*** ENTRIES SUPPLIED ***
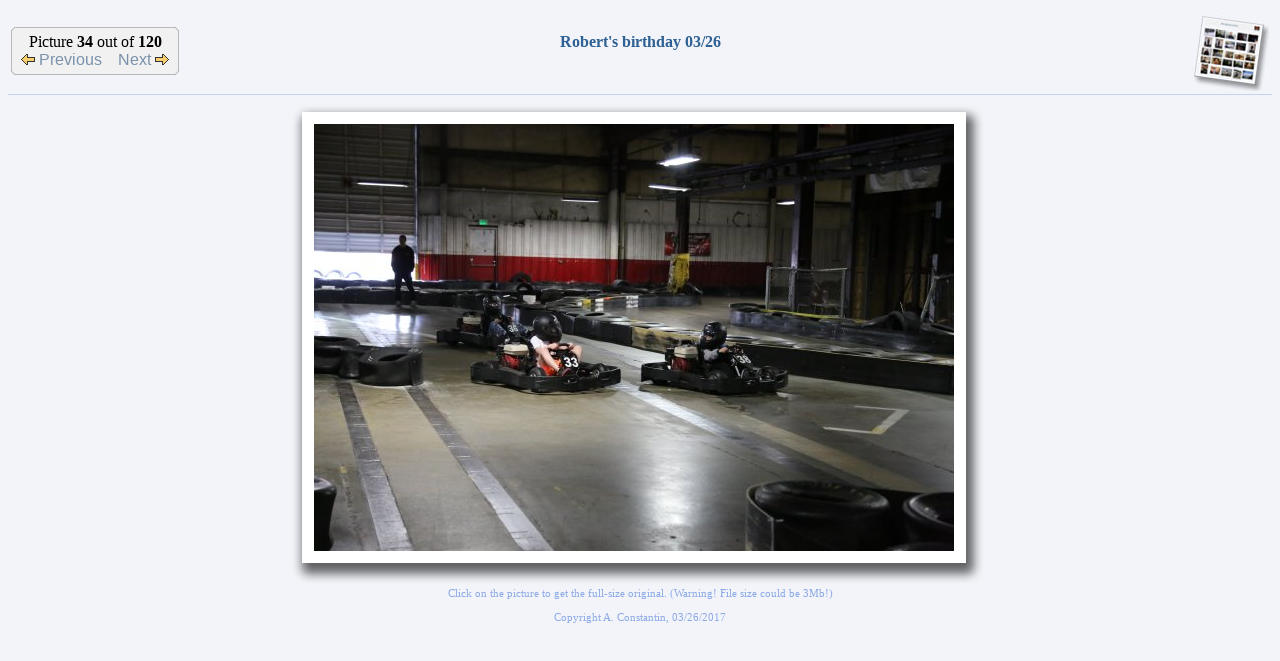

--- FILE ---
content_type: text/html; charset=ISO-8859-1
request_url: http://alinconstantin.dynu.com/scripts/PhotoalbumIndex.pl?Album=2017/17-03-26-RobertBDay&Picture=34
body_size: 5928
content:
<HTML>
<HEAD>
	<TITLE>Alin Constantin's Photo Album - 2I6A0024.JPG</TITLE>
	<META NAME="robots" CONTENT="index,follow">
	<META NAME="description" content="Alin Constantin's Photo Album - Robert's birthday 03/26, 2I6A0024.JPG">
	<META NAME="keywords" content="Alin Constantin, Alin, Constantin, Photo, Album, Robert, birthday, 2I6A0024, picture, pictures, image, images, photos, photography">
	<!-- Alin Constantin, Alin, Constantin, Photo, Album, Robert, birthday, 2I6A0024, picture, pictures, image, images, photos, photography -->
</HEAD>
<link href="/PhotoAlbum/PhotoAlbum.css" rel=stylesheet type="text/css">
<script src="/PhotoAlbum/PhotoAlbum.js" language="javascript" type="text/javascript"></script>
<BODY BACKGROUND="/PhotoAlbum/Images/Background.jpg">
      <CENTER>
      <TABLE BORDER=0 CELLSPACING=0 CELLPADDING=0 WIDTH="100%">
		<TR><TD><TABLE WIDTH="100%"><TR>
         <TD ALIGN="LEFT" WIDTH="200">
             <TABLE BORDER=0 CELLSPACING=0 CELLPADDING=0>
             <TR>
                <TD>
                   <TABLE BORDER=0 CELLSPACING=0 CELLPADDING=0>
                   <TR><TD COLSPAN=2><IMG WIDTH=10 BORDER=0 SRC="/PhotoAlbum/Images/TTL.gif"><TD></TR>
                   <TR HEIGHT=28><TD CLASS="G2" WIDTH=1></TD><TD CLASS="G4" WIDTH=9></TD></TR>
                   <TR><TD COLSPAN=2><IMG WIDTH=10 BORDER=0 SRC="/PhotoAlbum/Images/TBL.gif"><TD></TR>
                   </TABLE>
                </TD>
                <TD>
                   <TABLE BORDER=0 CELLSPACING=0 CELLPADDING=0>
                   <TR><TD CLASS="G2" HEIGHT=1></TD></TR>
                   <TR><TD CLASS="G4" HEIGHT=46 NOWRAP>
                      <CENTER>
                        Picture <B>34</B> out of <B>120</B><BR>
                    <A HREF="?Album=2017/17-03-26-RobertBDay&Picture=33">
                            <IMG BORDER="0" SRC="/PhotoAlbum/Images/Photo-previous.gif" ALT="Previous picture in album">
                                   Previous</A>
                        &nbsp;&nbsp;
                        <A HREF="?Album=2017/17-03-26-RobertBDay&Picture=35">
                        Next
                       <IMG BORDER="0" SRC="/PhotoAlbum/Images/Photo-next.gif" ALT="Next picture in album"></A>
                      </CENTER>
                      </TD>
                   </TR>
                   <TR><TD CLASS="G2" HEIGHT=1></TD></TR>
                   </TABLE>
                </TD>
                <TD>
                   <TABLE BORDER=0 CELLSPACING=0 CELLPADDING=0>
                   <TR><TD COLSPAN=2><IMG WIDTH=10 BORDER=0 SRC="/PhotoAlbum/Images/TTR.gif"><TD></TR>
                   <TR HEIGHT=28><TD CLASS="G4" WIDTH=9></TD><TD CLASS="G2" WIDTH=1></TD></TR>
                   <TR><TD COLSPAN=2><IMG WIDTH=10 BORDER=0 SRC="/PhotoAlbum/Images/TBR.gif"><TD></TR>
                   </TABLE>
                </TD>
             </TR>
             </TABLE>
         </TD>
         <TD ALIGN="CENTER">
            <FONT SIZE=3 COLOR="#2E6194"><B>Robert's birthday 03/26</B><BR><I>
             &nbsp;
            </I></FONT>
         </TD>
         <TD ALIGN="RIGHT" WIDTH="200">
            <RIGHT>
            <A HREF="?Album=2017/17-03-26-RobertBDay">
                <IMG BORDER="0" SRC="/PhotoAlbum/Images/AlbumPage.jpg" ALT="Back to album index"></A>
            </RIGHT>
         </TD>
      </TR>
		</TABLE></TD></TR>
      <TR><TD BGCOLOR="#C4D4F3" HEIGHT="1"></TD></TR>
      <TR><TD HEIGHT="5"></TD></TR>
      <TR>
         <TD ALIGN="CENTER">
<TABLE BORDER="0" CELLSPACING="0" CELLPADDING="0">
<TR HEIGHT="12">
   <TD COLSPAN="2"><IMG SRC="/PhotoAlbum/Images/Shadow-T1.png" BORDER="0"></TD>
   <TD STYLE="BACKGROUND-IMAGE: URL(/PhotoAlbum/Images/Shadow-T2.PNG); BACKGROUND-REPEAT: REPEAT-X;"></TD>
   <TD COLSPAN="2"><IMG SRC="/PhotoAlbum/Images/Shadow-T3.PNG" BORDER="0"></TD>
</TR>
<TR HEIGHT="12">
   <TD WIDTH="12"><IMG SRC="/PhotoAlbum/Images/Shadow-L1.PNG" BORDER="0"></TD>
   <TD STYLE="BACKGROUND:#FFFFFF" COLSPAN="3"></TD>
   <TD WIDTH="24"><IMG SRC="/PhotoAlbum/Images/Shadow-R1.PNG" BORDER="0"></TD>
</TR>
<TR>
   <TD WIDTH="12" STYLE="BACKGROUND-IMAGE: URL(/PhotoAlbum/Images/Shadow-L2.PNG); BACKGROUND-REPEAT: REPEAT-Y;"></TD>
   <TD STYLE="BACKGROUND:#FFFFFF" WIDTH="12"></TD>
   <TD>
               <A HREF="/PhotoAlbum/Originals/2017/17-03-26-RobertBDay/Originals/2I6A0024.JPG">
                   <IMG BORDER="0" SRC="/PhotoAlbum/2017/17-03-26-RobertBDay/WebImages/2I6A0024.JPG" ALT="Robert's birthday 03/26
(Click on the picture for the full-size version)"></A><BR>
</TD>
    <TD STYLE="BACKGROUND:#FFFFFF" WIDTH="12"></TD>
    <TD WIDTH="24" STYLE="BACKGROUND-IMAGE: URL(/PhotoAlbum/Images/Shadow-R2.PNG); BACKGROUND-REPEAT: REPEAT-Y;"></TD>
</TR>
<TR HEIGHT="12">
    <TD WIDTH="12"><IMG SRC="/PhotoAlbum/Images/Shadow-L3.PNG" BORDER="0"></TD>
    <TD STYLE="BACKGROUND:#FFFFFF" COLSPAN="3"></TD>
    <TD WIDTH="24"><IMG SRC="/PhotoAlbum/Images/Shadow-R3.PNG" BORDER="0"></TD>
</TR>
<TR HEIGHT="24">
    <TD COLSPAN=2><IMG SRC="/PhotoAlbum/Images/Shadow-B1.PNG" BORDER="0"></TD>
    <TD STYLE="BACKGROUND-IMAGE: URL(/PhotoAlbum/Images/Shadow-B2.PNG); BACKGROUND-REPEAT: REPEAT-X;"></TD>
    <TD COLSPAN="2"><IMG SRC="/PhotoAlbum/Images/Shadow-B3.PNG" BORDER="0"></TD>
</TR>
</TABLE>
         </TD>
      </TR>
      <TR>
         <TD ALIGN="CENTER">
             <SPAN STYLE="font-size:8.5pt;font-family:Verdana;color:#8CAAE7">
                  Click on the picture to get the full-size original. (Warning! File size could be 3Mb!)
<BR><BR>Copyright A. Constantin, 03/26/2017
               </SPAN>
         </TD>
      </TR>
      </TABLE>
      </CENTER>
<script src="http://www.google-analytics.com/urchin.js" type="text/javascript"></script>
<script type="text/javascript">_uacct = "UA-2641229-3";urchinTracker();</script>
</BODY>
</HTML>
*** End of ENTRIES SUPPLIED ***
DESCRIPTION OF THE TASK:
Without changing a single word, set down all of the material again and leave out its pictures.

RESULT OF THIS EXERCISE:
--- FILE ---
content_type: text/html; charset=ISO-8859-1
request_url: http://alinconstantin.dynu.com/scripts/PhotoalbumIndex.pl?Album=2017/17-03-26-RobertBDay&Picture=34
body_size: 5928
content:
<HTML>
<HEAD>
	<TITLE>Alin Constantin's Photo Album - 2I6A0024.JPG</TITLE>
	<META NAME="robots" CONTENT="index,follow">
	<META NAME="description" content="Alin Constantin's Photo Album - Robert's birthday 03/26, 2I6A0024.JPG">
	<META NAME="keywords" content="Alin Constantin, Alin, Constantin, Photo, Album, Robert, birthday, 2I6A0024, picture, pictures, image, images, photos, photography">
	<!-- Alin Constantin, Alin, Constantin, Photo, Album, Robert, birthday, 2I6A0024, picture, pictures, image, images, photos, photography -->
</HEAD>
<link href="/PhotoAlbum/PhotoAlbum.css" rel=stylesheet type="text/css">
<script src="/PhotoAlbum/PhotoAlbum.js" language="javascript" type="text/javascript"></script>
<BODY BACKGROUND="/PhotoAlbum/Images/Background.jpg">
      <CENTER>
      <TABLE BORDER=0 CELLSPACING=0 CELLPADDING=0 WIDTH="100%">
		<TR><TD><TABLE WIDTH="100%"><TR>
         <TD ALIGN="LEFT" WIDTH="200">
             <TABLE BORDER=0 CELLSPACING=0 CELLPADDING=0>
             <TR>
                <TD>
                   <TABLE BORDER=0 CELLSPACING=0 CELLPADDING=0>
                   <TR><TD COLSPAN=2><IMG WIDTH=10 BORDER=0 SRC="/PhotoAlbum/Images/TTL.gif"><TD></TR>
                   <TR HEIGHT=28><TD CLASS="G2" WIDTH=1></TD><TD CLASS="G4" WIDTH=9></TD></TR>
                   <TR><TD COLSPAN=2><IMG WIDTH=10 BORDER=0 SRC="/PhotoAlbum/Images/TBL.gif"><TD></TR>
                   </TABLE>
                </TD>
                <TD>
                   <TABLE BORDER=0 CELLSPACING=0 CELLPADDING=0>
                   <TR><TD CLASS="G2" HEIGHT=1></TD></TR>
                   <TR><TD CLASS="G4" HEIGHT=46 NOWRAP>
                      <CENTER>
                        Picture <B>34</B> out of <B>120</B><BR>
                    <A HREF="?Album=2017/17-03-26-RobertBDay&Picture=33">
                            <IMG BORDER="0" SRC="/PhotoAlbum/Images/Photo-previous.gif" ALT="Previous picture in album">
                                   Previous</A>
                        &nbsp;&nbsp;
                        <A HREF="?Album=2017/17-03-26-RobertBDay&Picture=35">
                        Next
                       <IMG BORDER="0" SRC="/PhotoAlbum/Images/Photo-next.gif" ALT="Next picture in album"></A>
                      </CENTER>
                      </TD>
                   </TR>
                   <TR><TD CLASS="G2" HEIGHT=1></TD></TR>
                   </TABLE>
                </TD>
                <TD>
                   <TABLE BORDER=0 CELLSPACING=0 CELLPADDING=0>
                   <TR><TD COLSPAN=2><IMG WIDTH=10 BORDER=0 SRC="/PhotoAlbum/Images/TTR.gif"><TD></TR>
                   <TR HEIGHT=28><TD CLASS="G4" WIDTH=9></TD><TD CLASS="G2" WIDTH=1></TD></TR>
                   <TR><TD COLSPAN=2><IMG WIDTH=10 BORDER=0 SRC="/PhotoAlbum/Images/TBR.gif"><TD></TR>
                   </TABLE>
                </TD>
             </TR>
             </TABLE>
         </TD>
         <TD ALIGN="CENTER">
            <FONT SIZE=3 COLOR="#2E6194"><B>Robert's birthday 03/26</B><BR><I>
             &nbsp;
            </I></FONT>
         </TD>
         <TD ALIGN="RIGHT" WIDTH="200">
            <RIGHT>
            <A HREF="?Album=2017/17-03-26-RobertBDay">
                <IMG BORDER="0" SRC="/PhotoAlbum/Images/AlbumPage.jpg" ALT="Back to album index"></A>
            </RIGHT>
         </TD>
      </TR>
		</TABLE></TD></TR>
      <TR><TD BGCOLOR="#C4D4F3" HEIGHT="1"></TD></TR>
      <TR><TD HEIGHT="5"></TD></TR>
      <TR>
         <TD ALIGN="CENTER">
<TABLE BORDER="0" CELLSPACING="0" CELLPADDING="0">
<TR HEIGHT="12">
   <TD COLSPAN="2"><IMG SRC="/PhotoAlbum/Images/Shadow-T1.png" BORDER="0"></TD>
   <TD STYLE="BACKGROUND-IMAGE: URL(/PhotoAlbum/Images/Shadow-T2.PNG); BACKGROUND-REPEAT: REPEAT-X;"></TD>
   <TD COLSPAN="2"><IMG SRC="/PhotoAlbum/Images/Shadow-T3.PNG" BORDER="0"></TD>
</TR>
<TR HEIGHT="12">
   <TD WIDTH="12"><IMG SRC="/PhotoAlbum/Images/Shadow-L1.PNG" BORDER="0"></TD>
   <TD STYLE="BACKGROUND:#FFFFFF" COLSPAN="3"></TD>
   <TD WIDTH="24"><IMG SRC="/PhotoAlbum/Images/Shadow-R1.PNG" BORDER="0"></TD>
</TR>
<TR>
   <TD WIDTH="12" STYLE="BACKGROUND-IMAGE: URL(/PhotoAlbum/Images/Shadow-L2.PNG); BACKGROUND-REPEAT: REPEAT-Y;"></TD>
   <TD STYLE="BACKGROUND:#FFFFFF" WIDTH="12"></TD>
   <TD>
               <A HREF="/PhotoAlbum/Originals/2017/17-03-26-RobertBDay/Originals/2I6A0024.JPG">
                   <IMG BORDER="0" SRC="/PhotoAlbum/2017/17-03-26-RobertBDay/WebImages/2I6A0024.JPG" ALT="Robert's birthday 03/26
(Click on the picture for the full-size version)"></A><BR>
</TD>
    <TD STYLE="BACKGROUND:#FFFFFF" WIDTH="12"></TD>
    <TD WIDTH="24" STYLE="BACKGROUND-IMAGE: URL(/PhotoAlbum/Images/Shadow-R2.PNG); BACKGROUND-REPEAT: REPEAT-Y;"></TD>
</TR>
<TR HEIGHT="12">
    <TD WIDTH="12"><IMG SRC="/PhotoAlbum/Images/Shadow-L3.PNG" BORDER="0"></TD>
    <TD STYLE="BACKGROUND:#FFFFFF" COLSPAN="3"></TD>
    <TD WIDTH="24"><IMG SRC="/PhotoAlbum/Images/Shadow-R3.PNG" BORDER="0"></TD>
</TR>
<TR HEIGHT="24">
    <TD COLSPAN=2><IMG SRC="/PhotoAlbum/Images/Shadow-B1.PNG" BORDER="0"></TD>
    <TD STYLE="BACKGROUND-IMAGE: URL(/PhotoAlbum/Images/Shadow-B2.PNG); BACKGROUND-REPEAT: REPEAT-X;"></TD>
    <TD COLSPAN="2"><IMG SRC="/PhotoAlbum/Images/Shadow-B3.PNG" BORDER="0"></TD>
</TR>
</TABLE>
         </TD>
      </TR>
      <TR>
         <TD ALIGN="CENTER">
             <SPAN STYLE="font-size:8.5pt;font-family:Verdana;color:#8CAAE7">
                  Click on the picture to get the full-size original. (Warning! File size could be 3Mb!)
<BR><BR>Copyright A. Constantin, 03/26/2017
               </SPAN>
         </TD>
      </TR>
      </TABLE>
      </CENTER>
<script src="http://www.google-analytics.com/urchin.js" type="text/javascript"></script>
<script type="text/javascript">_uacct = "UA-2641229-3";urchinTracker();</script>
</BODY>
</HTML>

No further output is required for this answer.